In 2012, our family was once again out of town for Christmas, visiting family.
For the last 5 years, we have not had a Christmas Eve service in our own church, but near where my parents reside.
We’ve had a few rough first time Christmas Eve church visits, but this year was different.
Through a friend’s recommendation (itself a recommendation from one of their friends), we tried another local church in the area, about 15 minutes from where my parents live.
cWe checked out the church website ahead of time to find the location and directions. Their website was current, up to date, and the locations were easy to find. From the look of their facebook page, they are engaged in active community service.
Our Sunday Experience
The church meets in a public high school building for two morning services. We choose the 9.30am service. It was their Christmas celebration since they don’t have a gathering spot for an off-schedule Christmas Eve service.
I guess that there were about 400-500 people in attendance that morning, and it was a racially diverse crowd.
The Children’s ministry was closed for the day as some of them had a role in the music portion of the service. Some of the children’s ministry workers were there to share that information and guide us to the auditorium.
The music was good and high quality, covering four different genres for the multi-racial audience, and included traditional Christmas carols jazzed up in contemporary arrangements.
The sermon was simple yet profound, and easily accessible by believers and seekers alike. The pastor did a great job in explaining biblical terms when needed.
Overall, the experience of Sunday with this church has inspired me to return for a second visit, and bring a friend from this area who is looking for a church.
Key elements in the church hospitality
This church has many awesome processes with regards to their welcome experience.
This church has chosen to use parking attendants to help facilitate the rapid entry and parking of cars. I found this helpful as a first time visitor.
Since they meet in a high school, the only exterior signage was signboards directing people towards children’s ministry and the church. This was easily navigable and easy to find.
Greeters wore lanyards with church badges on them. In a church of this size, this helps designate “official people” approachable for questions if needed. The door greeters smiled and passed the bulletins, and the ones we interacted with seem genuinely excited to have been part of their church.
The church had placed ushers at major intersections in the auditorium to help guide people to seating and address any questions as needed. Again, most wore a lanyard with a church badge making them easy to identify.
The church had grown to such size that we could stay anonymous as possible and feel comfortable. Greeters and ushers are there if had questions or wanted to make small talk. If we were in a smaller church of under 150 people, I think we would have felt uncomfortable if small talk with folks was not an option. In a large crowd, we didn’t miss it or want it.
The church uses a connection card system for visitor contact information, and the pastor was clear about how to fill it out and take it to the welcome center for a free book. I liked his phrase:
If this is your first time here, or first time in a long time. . . ..
It wasn’t obligatory for us to fill out. Later, when I turned it in, the teaching pastor was at that tent making small talk with people.
Read more on the ministry guide for church ushers
When it came time for Scripture reading, ushers were called upon to pass out Bibles to people who didn’t have one with them.
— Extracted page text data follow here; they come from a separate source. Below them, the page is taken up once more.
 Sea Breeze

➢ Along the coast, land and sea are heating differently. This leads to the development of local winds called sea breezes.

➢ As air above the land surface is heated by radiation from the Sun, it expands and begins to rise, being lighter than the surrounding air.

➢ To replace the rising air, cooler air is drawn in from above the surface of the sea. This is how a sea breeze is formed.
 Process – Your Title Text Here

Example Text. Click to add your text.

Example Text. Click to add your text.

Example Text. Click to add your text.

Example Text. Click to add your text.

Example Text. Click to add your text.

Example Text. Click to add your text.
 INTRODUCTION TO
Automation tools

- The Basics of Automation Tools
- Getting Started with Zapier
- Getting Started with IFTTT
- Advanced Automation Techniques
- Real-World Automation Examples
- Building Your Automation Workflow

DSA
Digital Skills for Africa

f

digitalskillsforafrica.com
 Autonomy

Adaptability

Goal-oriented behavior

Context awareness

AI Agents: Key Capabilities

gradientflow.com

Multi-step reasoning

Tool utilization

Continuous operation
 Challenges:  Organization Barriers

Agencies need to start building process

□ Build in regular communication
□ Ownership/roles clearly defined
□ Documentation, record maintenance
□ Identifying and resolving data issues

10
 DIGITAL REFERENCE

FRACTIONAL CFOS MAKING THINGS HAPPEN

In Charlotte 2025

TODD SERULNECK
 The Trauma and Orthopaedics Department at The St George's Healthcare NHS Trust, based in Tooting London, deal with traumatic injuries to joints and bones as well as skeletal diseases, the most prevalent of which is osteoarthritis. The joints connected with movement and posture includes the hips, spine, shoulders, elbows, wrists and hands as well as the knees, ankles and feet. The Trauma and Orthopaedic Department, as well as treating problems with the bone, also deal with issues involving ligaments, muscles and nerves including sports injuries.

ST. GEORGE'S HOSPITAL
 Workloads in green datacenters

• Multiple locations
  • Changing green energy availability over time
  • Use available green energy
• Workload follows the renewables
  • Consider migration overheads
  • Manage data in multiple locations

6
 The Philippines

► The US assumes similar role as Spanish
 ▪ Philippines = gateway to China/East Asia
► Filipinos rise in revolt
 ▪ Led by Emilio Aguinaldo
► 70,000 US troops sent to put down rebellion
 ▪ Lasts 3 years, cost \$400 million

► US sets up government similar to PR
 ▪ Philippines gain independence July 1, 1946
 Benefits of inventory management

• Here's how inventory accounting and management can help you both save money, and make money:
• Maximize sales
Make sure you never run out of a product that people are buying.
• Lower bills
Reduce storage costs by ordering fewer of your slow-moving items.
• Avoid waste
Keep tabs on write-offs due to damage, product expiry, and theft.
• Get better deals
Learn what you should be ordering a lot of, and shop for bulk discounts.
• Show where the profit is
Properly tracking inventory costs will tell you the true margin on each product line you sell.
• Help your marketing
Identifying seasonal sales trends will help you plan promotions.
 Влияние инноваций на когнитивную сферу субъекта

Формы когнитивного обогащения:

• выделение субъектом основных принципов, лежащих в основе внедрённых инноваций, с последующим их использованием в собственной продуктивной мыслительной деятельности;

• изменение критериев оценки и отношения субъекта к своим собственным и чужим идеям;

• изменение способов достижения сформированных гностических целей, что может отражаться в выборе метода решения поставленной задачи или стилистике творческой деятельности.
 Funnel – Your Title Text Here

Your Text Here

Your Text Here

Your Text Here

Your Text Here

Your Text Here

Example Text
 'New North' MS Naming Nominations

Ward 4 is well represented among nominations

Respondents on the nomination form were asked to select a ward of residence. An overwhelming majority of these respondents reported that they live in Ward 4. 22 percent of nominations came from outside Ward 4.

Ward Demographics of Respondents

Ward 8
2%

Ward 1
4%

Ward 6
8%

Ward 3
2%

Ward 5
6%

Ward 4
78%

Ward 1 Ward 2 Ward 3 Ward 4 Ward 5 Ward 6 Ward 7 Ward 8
While that was going on, the pastor mentioned that if you don’t have one at home, consider that Bible a gift from the church and you are free to take it home.
At the end of the service, the church made prayer teams available in the space up front. I appreciated how they were introduced:
All of us carry some huge burdens at time and we’d like someone to pray for us. Even if this is your first time here, our teams are here to pray with you if you wish. If you want some confidential prayer, simply come up here and seek out a team.
Then the service was dismissed. We didn’t have to wait for prayer ministry to complete. It was presented as an option. The keyword that caught my attention was “confidential.” That shows tremendous sensitivity for church visitors.
Since they are a portable church without a physical location, their welcome center and coffee stand were under separate tents in an outdoor courtyard. Since this is South Central FL, the air temperature was cooperative with this kind of arrangement. The pastor who taught that morning was there making small talk with guests.
What might I suggest?
I didn’t feel underwhelmed by anything, nor was I aware of looking for something I couldn’t find. For the most part, I think this church has a great welcome experience.
While it is true that no one engaged us in conversation, we didn’t expect it in a church of this size. The size of the crowd was large enough that we didn’t feel like stuck out at visitors.
Yet the church was clear about simple ways we could engage in small talk if we wanted to: visit the welcome center.
My only suggestion for this church would be a small banner hanging on the tent that was welcome center to clearly designate that tent as the welcome center.
Would I return to this church?
I spent time talking with my family on the drive home. All of them remember prior Christmas Eve services and this one is the best so far of the last five years. They each talked about the music and the general feeling excitement.
As such, since we will be in town again this coming Sunday, we’ll make a second visit, and bring a friend and her husband with us.